How to Prepare for Unexpected Expenses

It isn't a matter of if unexpected expenses will happen, but more of a matter of when. Cars need repair, appliances break, unexpected doctor or vet visits etc. This is how we prepare for an unexpected expense following Dave Ramsey. #Daveramsey #emergencyfund #budget #debtfree #money #financialpeace

I recently read an article that stated that 78% of Americans live paycheck to paycheck. 78%!

That means 78% of people couldn’t make ends meet for more than a few weeks if they lost their job. That’s eye opening to me. My husband and I have been following Dave Ramsey’s baby steps for a little over a year. If you are unfamiliar with Dave Ramsey, he teaches people how to create a budget, pay off debt and build wealth. This can be achieved by following his baby steps. Baby step 1 is to save $1000 for an emergency fund, which is so important to help prepare for unexpected expenses.
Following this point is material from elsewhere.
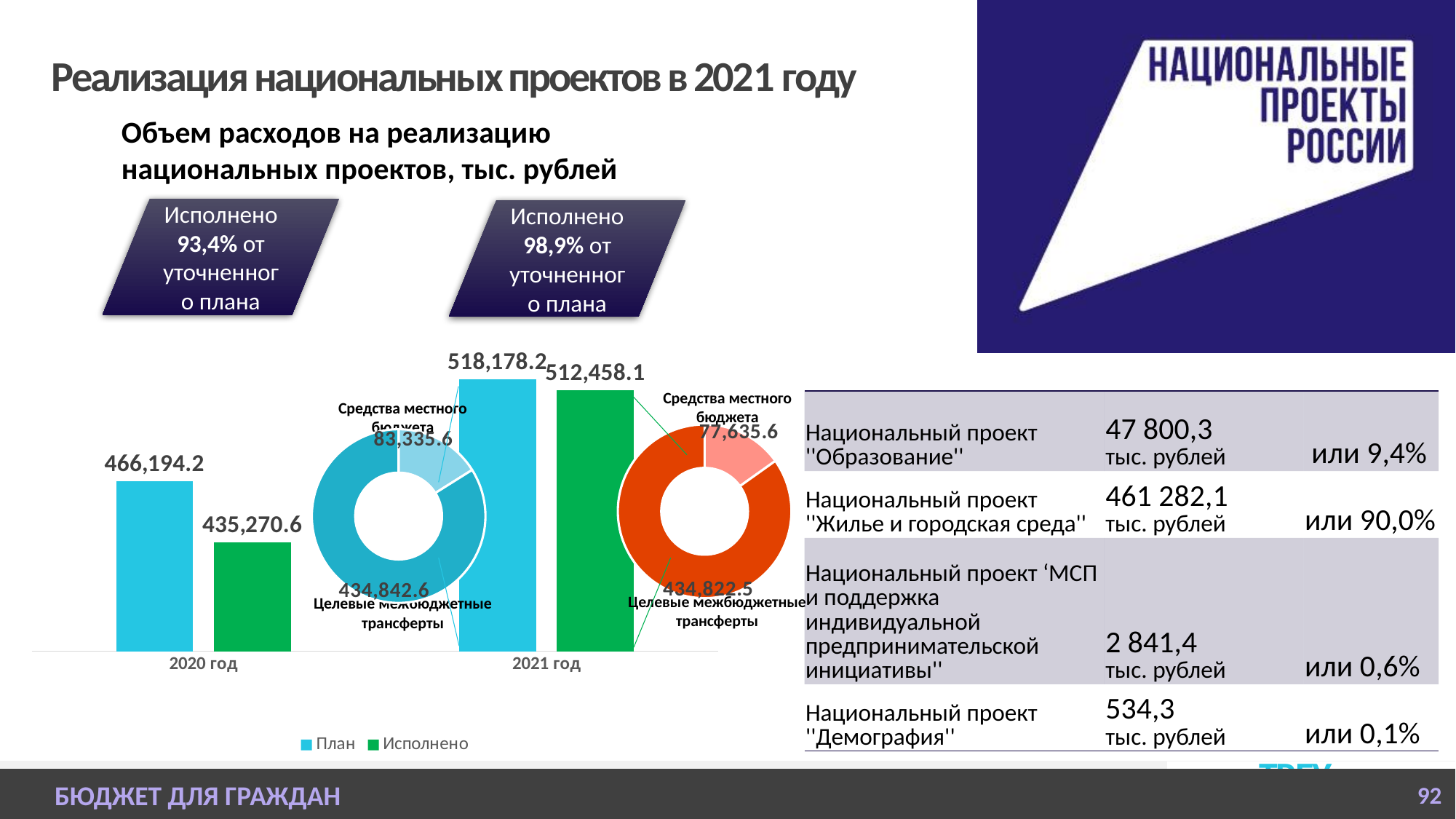
On the bar chart, what is the value of План for 2020 год? 466,194.2 On the right (orange) donut chart, which slice is larger: Средства местного бюджета or Целевые межбюджетные трансферты? Целевые межбюджетные трансферты On the bar chart, what is the difference between План and Исполнено for 2021 год? 5,720.1 On the right (orange) donut chart, what is the value for Целевые межбюджетные трансферты? 434,822.5 On the bar chart, does the Исполнено value rise or fall from 2020 год to 2021 год? rise On the bar chart, which bar is the lowest? Исполнено, 2020 год On the bar chart, how many series does the legend list? 2 On the bar chart, what is the value of Исполнено for 2021 год? 512,458.1 On the bar chart, which bar is the highest? План, 2021 год On the bar chart, what is the value of Исполнено for 2020 год? 435,270.6 On the left (blue) donut chart, what is the value for Средства местного бюджета? 83,335.6 On the bar chart, what is the difference between План and Исполнено for 2020 год? 30,923.6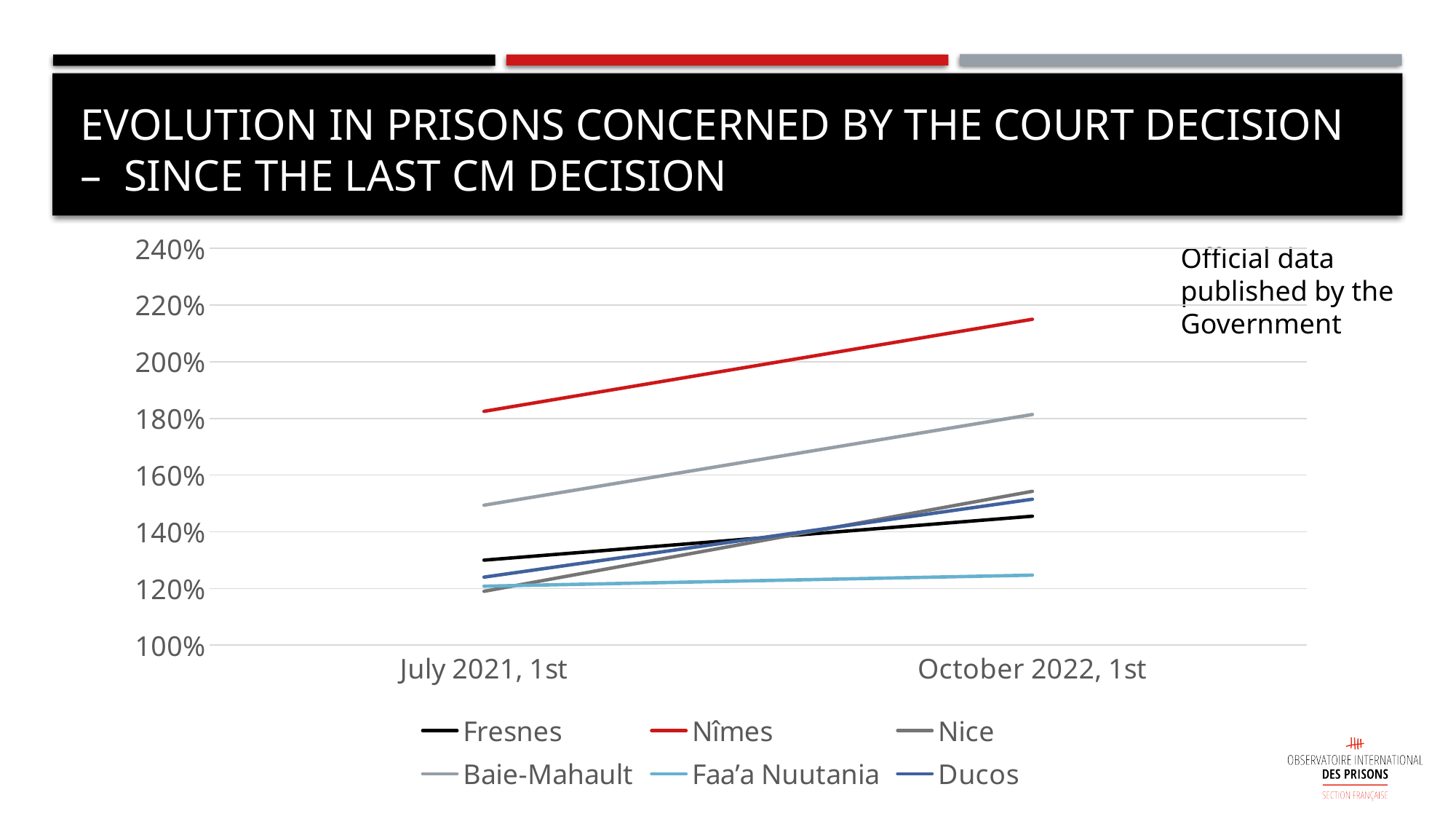
Is the value for Nîmes at October 2022, 1st greater or less than 200%? greater What colour is the line for Nîmes? red Which prison has the highest value at July 2021, 1st? Nîmes Which prison has the lowest value at October 2022, 1st? Faa'a Nuutania Which prison has the highest value at October 2022, 1st? Nîmes Is the value for Fresnes at October 2022, 1st greater or less than 160%? less What kind of chart is shown on the slide? line chart At October 2022, 1st, which is larger: the value for Fresnes or the value for Baie-Mahault? Baie-Mahault How many points are there along the x axis? 2 How many series does the legend list? 6 Does the value for Nîmes rise or fall from July 2021, 1st to October 2022, 1st? rise Is the value for Baie-Mahault at July 2021, 1st greater or less than 160%? less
Dave talks about the law of Murphy: that is if something can go wrong, it will. It is not intended to be negative, but it is just a fact that is better to be prepared for. Cars need repair, appliances break, unexpected emergency room visits etc. One way we prepare for an unexpected expense is to have an emergency fund. This is money that is easily accessible when an emergency arises. We have ours in a savings account that can be transferred to our checking account whenever we need it. If you are finding yourself transferring money to cover bills or because of overspending, it may be better to have it in a completely separate savings account. That way is is still easily accessible, but it is a little bit more work to get to.

Recently, we had to put $900 into our SUV and then a couple of weeks later, we had to take it back to the shop and ended up spending another $300. It was a stressful situation, but it would have been much more stressful if we wouldn’t have had the means to pay for it. Could we have used a credit card? absolutely! But, we are trying to break the cycle and dig our way out of debt. Having an emergency fund lessens the stress of knowing we aren’t going more into debt to cover expenses. Whenever we use any money from our emergency fund, we make sure we put it bring it back up to $1000 before paying extra on any debt or making any large, unnecessary purchases.

Another way to prepare for an “unexpected” expense is to have a slush fund. A slush fund is a savings account (separate from an emergency fund) used to save for a specific thing. For example, we have a slush fund for Christmas gifts, car insurance (we pay every 6 months) and our upcoming Disney trip. Every paycheck, or every month we put a specific amount of money into those accounts to slowly save for each.  A slush fund could easily be used for car repairs. You may not know exactly when a car will need a repair, but if you set a small amount of money aside each month, it will be there when repairs are needed.